# Feature Engineering

## External Data Integration

### Data Source

Historical weather data was sourced from a fictional provider, "Global Weather Services (GWS)". The data is provided in CSV format and includes daily weather information for Hong Kong.

### Data Files

- `hk_weather_2023.csv`: Daily weather data for Hong Kong for the year 2023.
- `hk_weather_2024_jan.csv`: Daily weather data for Hong Kong for January 2024.

### Features

The weather dataset includes the following columns:

- `date`: The date of the weather observation (YYYY-MM-DD).
- `temperature_celsius`: The average daily temperature in Celsius.
- `humidity_percent`: The average daily humidity in percent.
- `wind_speed_kmh`: The average daily wind speed in kilometers per hour.

## Time-Based Features

We create several time-based features from the timestamp column, which can help the model capture cyclical patterns.

In [None]:
import pandas as pd
from src.feature_engineering.time_features import create_time_features

# Create a sample dataframe
df = pd.DataFrame({'timestamp': pd.to_datetime(['2023-01-01 10:00', '2023-01-02 12:00']])})

# Create time features
df_with_features = create_time_features(df.copy(), 'timestamp')
df_with_features.head()

## Lag Features

Lag features and rolling window statistics are crucial for time series forecasting.
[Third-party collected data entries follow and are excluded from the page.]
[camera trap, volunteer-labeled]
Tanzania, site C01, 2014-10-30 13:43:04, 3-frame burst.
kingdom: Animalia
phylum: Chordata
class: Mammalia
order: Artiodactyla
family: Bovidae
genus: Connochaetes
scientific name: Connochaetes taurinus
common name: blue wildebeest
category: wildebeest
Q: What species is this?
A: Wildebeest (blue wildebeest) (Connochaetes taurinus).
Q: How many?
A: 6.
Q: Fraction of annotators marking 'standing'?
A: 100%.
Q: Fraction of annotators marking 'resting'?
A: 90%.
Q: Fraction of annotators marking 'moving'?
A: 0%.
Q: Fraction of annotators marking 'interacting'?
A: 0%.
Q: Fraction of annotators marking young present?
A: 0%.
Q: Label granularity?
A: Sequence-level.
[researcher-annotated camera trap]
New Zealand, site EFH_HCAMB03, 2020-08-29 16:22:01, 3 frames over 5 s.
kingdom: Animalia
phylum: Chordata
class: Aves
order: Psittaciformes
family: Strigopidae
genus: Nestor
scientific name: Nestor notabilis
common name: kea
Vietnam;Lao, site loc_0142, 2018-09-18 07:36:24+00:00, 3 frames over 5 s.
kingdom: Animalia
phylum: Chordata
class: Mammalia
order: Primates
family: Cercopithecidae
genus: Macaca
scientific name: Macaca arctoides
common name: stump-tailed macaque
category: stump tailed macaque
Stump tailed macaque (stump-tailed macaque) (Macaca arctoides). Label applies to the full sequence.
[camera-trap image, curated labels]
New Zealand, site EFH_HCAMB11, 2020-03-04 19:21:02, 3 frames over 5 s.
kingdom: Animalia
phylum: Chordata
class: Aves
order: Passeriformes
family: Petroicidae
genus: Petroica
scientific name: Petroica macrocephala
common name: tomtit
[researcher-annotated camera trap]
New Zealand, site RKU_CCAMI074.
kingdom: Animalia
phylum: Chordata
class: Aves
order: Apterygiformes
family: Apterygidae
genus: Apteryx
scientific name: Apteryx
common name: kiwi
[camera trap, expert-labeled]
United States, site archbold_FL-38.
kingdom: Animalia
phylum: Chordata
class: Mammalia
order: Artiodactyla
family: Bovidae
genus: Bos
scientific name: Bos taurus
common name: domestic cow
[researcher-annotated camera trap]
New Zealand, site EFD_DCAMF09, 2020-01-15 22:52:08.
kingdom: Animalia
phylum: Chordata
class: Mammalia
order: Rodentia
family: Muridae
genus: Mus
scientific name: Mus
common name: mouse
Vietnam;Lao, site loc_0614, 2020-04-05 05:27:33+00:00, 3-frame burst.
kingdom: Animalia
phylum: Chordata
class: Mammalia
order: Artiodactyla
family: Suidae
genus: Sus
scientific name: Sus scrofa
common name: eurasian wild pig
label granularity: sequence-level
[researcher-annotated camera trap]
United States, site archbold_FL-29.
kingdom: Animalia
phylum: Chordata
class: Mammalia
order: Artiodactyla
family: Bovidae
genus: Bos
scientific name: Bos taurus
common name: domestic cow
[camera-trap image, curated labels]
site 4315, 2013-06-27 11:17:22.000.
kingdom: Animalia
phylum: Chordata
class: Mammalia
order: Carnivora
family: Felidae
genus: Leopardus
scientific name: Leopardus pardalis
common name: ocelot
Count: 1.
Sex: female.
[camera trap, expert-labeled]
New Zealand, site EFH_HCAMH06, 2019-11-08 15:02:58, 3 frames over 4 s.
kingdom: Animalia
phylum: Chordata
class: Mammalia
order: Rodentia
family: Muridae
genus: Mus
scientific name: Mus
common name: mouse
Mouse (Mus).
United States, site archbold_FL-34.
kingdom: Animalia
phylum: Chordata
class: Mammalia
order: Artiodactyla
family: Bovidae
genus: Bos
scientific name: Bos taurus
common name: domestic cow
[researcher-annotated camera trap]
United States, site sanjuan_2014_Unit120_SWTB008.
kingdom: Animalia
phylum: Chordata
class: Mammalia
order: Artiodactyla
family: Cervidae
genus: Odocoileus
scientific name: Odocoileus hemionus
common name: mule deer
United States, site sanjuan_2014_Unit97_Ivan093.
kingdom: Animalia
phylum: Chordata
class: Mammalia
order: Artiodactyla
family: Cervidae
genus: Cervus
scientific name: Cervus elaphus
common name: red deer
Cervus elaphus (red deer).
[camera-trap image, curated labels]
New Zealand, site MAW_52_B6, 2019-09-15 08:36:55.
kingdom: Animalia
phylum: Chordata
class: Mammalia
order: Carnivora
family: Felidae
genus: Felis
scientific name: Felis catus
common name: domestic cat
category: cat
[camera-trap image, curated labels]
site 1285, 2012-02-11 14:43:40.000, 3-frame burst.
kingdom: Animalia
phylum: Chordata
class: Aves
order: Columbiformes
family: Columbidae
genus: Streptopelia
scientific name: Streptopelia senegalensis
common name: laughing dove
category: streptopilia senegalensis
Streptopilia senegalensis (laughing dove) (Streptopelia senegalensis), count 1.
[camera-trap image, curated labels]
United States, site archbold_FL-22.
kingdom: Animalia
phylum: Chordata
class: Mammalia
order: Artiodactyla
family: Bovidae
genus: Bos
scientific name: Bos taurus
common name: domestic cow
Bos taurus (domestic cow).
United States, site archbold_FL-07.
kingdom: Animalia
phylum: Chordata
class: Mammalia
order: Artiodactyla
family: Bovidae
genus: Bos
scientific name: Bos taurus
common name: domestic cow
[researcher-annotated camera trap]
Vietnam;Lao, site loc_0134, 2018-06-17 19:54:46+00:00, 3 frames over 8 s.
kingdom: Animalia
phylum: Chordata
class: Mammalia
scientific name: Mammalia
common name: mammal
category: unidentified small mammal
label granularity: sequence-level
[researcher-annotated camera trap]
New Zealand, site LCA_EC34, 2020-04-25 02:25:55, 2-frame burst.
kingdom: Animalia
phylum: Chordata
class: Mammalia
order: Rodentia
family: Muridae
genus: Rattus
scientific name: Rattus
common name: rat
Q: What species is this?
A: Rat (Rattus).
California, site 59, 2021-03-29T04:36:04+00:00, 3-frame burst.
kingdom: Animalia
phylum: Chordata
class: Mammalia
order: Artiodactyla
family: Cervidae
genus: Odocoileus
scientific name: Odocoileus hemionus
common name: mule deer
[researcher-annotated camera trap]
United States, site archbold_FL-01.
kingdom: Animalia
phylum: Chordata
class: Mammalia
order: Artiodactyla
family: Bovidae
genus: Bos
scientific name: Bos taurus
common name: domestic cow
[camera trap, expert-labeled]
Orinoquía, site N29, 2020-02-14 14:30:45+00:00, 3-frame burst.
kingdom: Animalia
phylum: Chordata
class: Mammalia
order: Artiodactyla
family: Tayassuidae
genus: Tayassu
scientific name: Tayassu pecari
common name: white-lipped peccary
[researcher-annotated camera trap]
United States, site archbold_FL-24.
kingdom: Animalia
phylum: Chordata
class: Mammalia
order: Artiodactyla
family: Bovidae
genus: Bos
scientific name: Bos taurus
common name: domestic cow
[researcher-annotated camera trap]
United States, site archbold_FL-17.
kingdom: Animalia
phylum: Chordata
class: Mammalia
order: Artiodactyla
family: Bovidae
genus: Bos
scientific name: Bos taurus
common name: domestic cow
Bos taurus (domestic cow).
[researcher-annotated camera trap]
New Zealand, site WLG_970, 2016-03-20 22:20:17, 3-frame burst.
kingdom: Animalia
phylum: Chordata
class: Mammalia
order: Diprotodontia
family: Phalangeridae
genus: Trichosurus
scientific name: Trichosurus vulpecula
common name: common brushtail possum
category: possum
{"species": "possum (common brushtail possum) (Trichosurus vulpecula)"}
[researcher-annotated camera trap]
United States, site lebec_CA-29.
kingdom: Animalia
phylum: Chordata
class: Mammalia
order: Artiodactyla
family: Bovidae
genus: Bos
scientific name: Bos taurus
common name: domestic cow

We create these features for some of the key numerical columns.

In [None]:
import numpy as np
from src.feature_engineering.lag_features import create_lag_features

# Create a sample dataframe
df = pd.DataFrame({'A': np.arange(10), 'B': np.arange(10, 20)})

# Create lag features
df_with_lag_features = create_lag_features(df.copy(), cols_to_lag=['A', 'B'], window_sizes=[1, 3])
df_with_lag_features.head()

## Weather Features

We can create interaction features between the weather data and time-based features to capture more complex relationships.

In [None]:
from src.feature_engineering.weather_features import create_weather_features

# Create a sample dataframe
df = pd.DataFrame({'temperature_celsius': [25, 26], 'humidity_percent': [80, 82], 'hour': [10, 11]})

# Create weather features
df_with_weather_features = create_weather_features(df.copy())
df_with_weather_features.head()

## Technical Features

Domain-specific features can be engineered to provide more insights to the model. Here, we calculate the temperature difference (delta T) for each chiller.

In [None]:
from src.feature_engineering.technical_features import create_technical_features

# Create a sample dataframe
df = pd.DataFrame({'CHR-01-CHWSWT': [10, 11], 'CHR-01-CHWRWT': [15, 16]})

# Create technical features
df_with_technical_features = create_technical_features(df.copy())
df_with_technical_features.head()